Nothing is more remarkable in recent industrial developments in Europe and America than the reintroduction of methods and systems which, half a century ago, were ridiculed as effete and obsolete. The Indian Trade Journal recently stated the fact that the Japanese Government, in preparing to compete with European nations for commercial supremacy, “is showing a distinct reversion to former ways and methods.” It especially drew attention to the steps which are being taken in Japan to reorganise the old Trade Guilds. The Journal summed up its comments in the following words:—“In re-adapting ancient methods Japan places herself somewhat in advance of other nations, the present national tendency being to stimulate and encourage trade by every possible means. Germany is perhaps the most advanced exponent of co-operative export trading, supported by the encouragement and aid of the State, and Japan does but go one step further in the same path. The lessons to be drawn from these considerations is that as the various Guilds grow in power and influence they will be able to dictate to European or American traders, unless the latter also enter into combination. This conclusion not only applies to trade in Japan, but also to trade in China, Manchuria and Korea.”

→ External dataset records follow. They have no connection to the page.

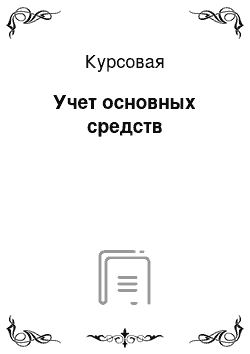 Курсовая

Учет основных средств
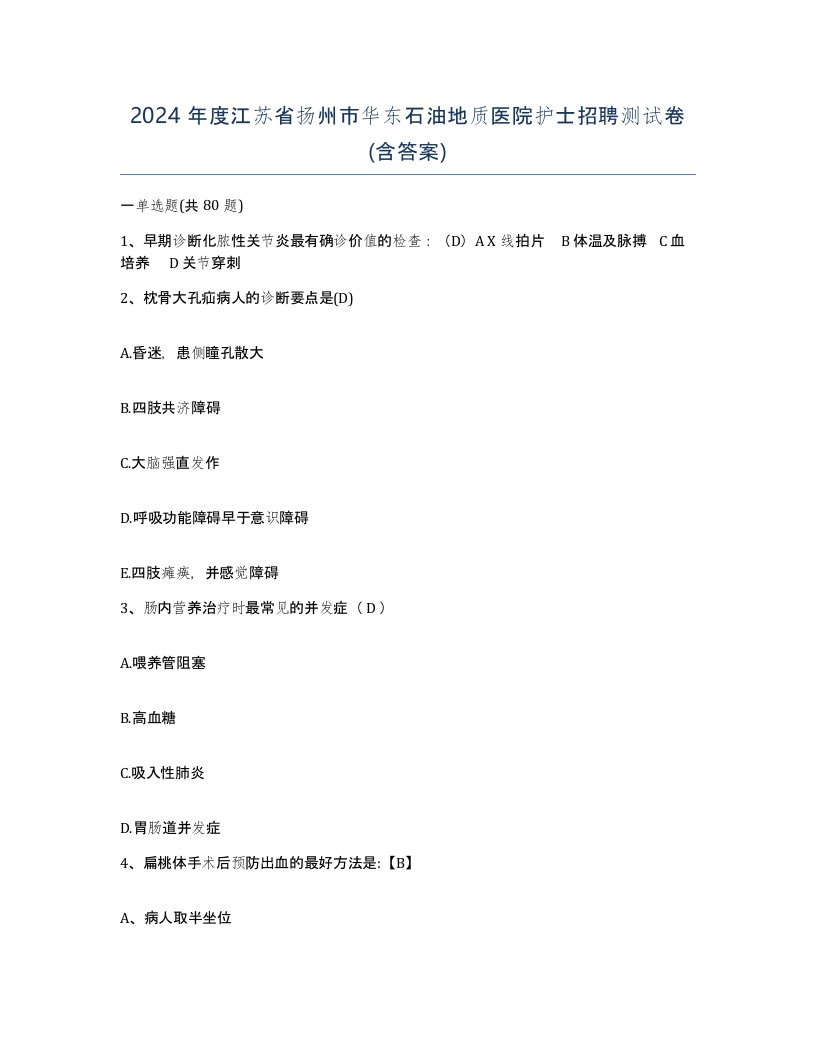 2024 年度江苏省扬州市华东石油地质医院护士招聘测试卷(含答案)

一单选题(共 80 题)

1、早期诊断化脓性关节炎最有确诊价值的检查：（D）A X 线拍片　B 体温及脉搏　C 血培养　D 关节穿刺

2、枕骨大孔疝病人的诊断要点是(D)

A.昏迷，患侧瞳孔散大

B.四肢共济障碍

C.大脑强直发作

D.呼吸功能障碍早于意识障碍

E.四肢瘫痪，并感觉障碍

3、肠内营养治疗时最常见的并发症（ D ）

A.喂养管阻塞

B.高血糖

C.吸入性肺炎

D.胃肠道并发症

4、扁桃体手术后预防出血的最好方法是:【B】

A、病人取半坐位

In India, up to the present time, it has been usual to regard the caste system, which is the Indian counterpart of the Trade Guilds of Japan and Europe, as an impediment to economic progress, instead of the strongest basis for re-construction. As India in relation to art and industry always lags fifty years behind the least progressive thought of Europe, it is to be feared that bull-in-the-china-shop methods will continue to play havoc with Indian industrial institution for an indefinite period. Fifty years hence, perhaps, India will begin to discover that by following in the wake of European progress, instead of showing the way, she has thrown away a great deal of her most valuable possessions and reaped a crop of difficulties even more formidable than those she has to deal with now.—East and West, August 1907.
- 1. A lecture delivered before the Indian Industrial Association, July 1901.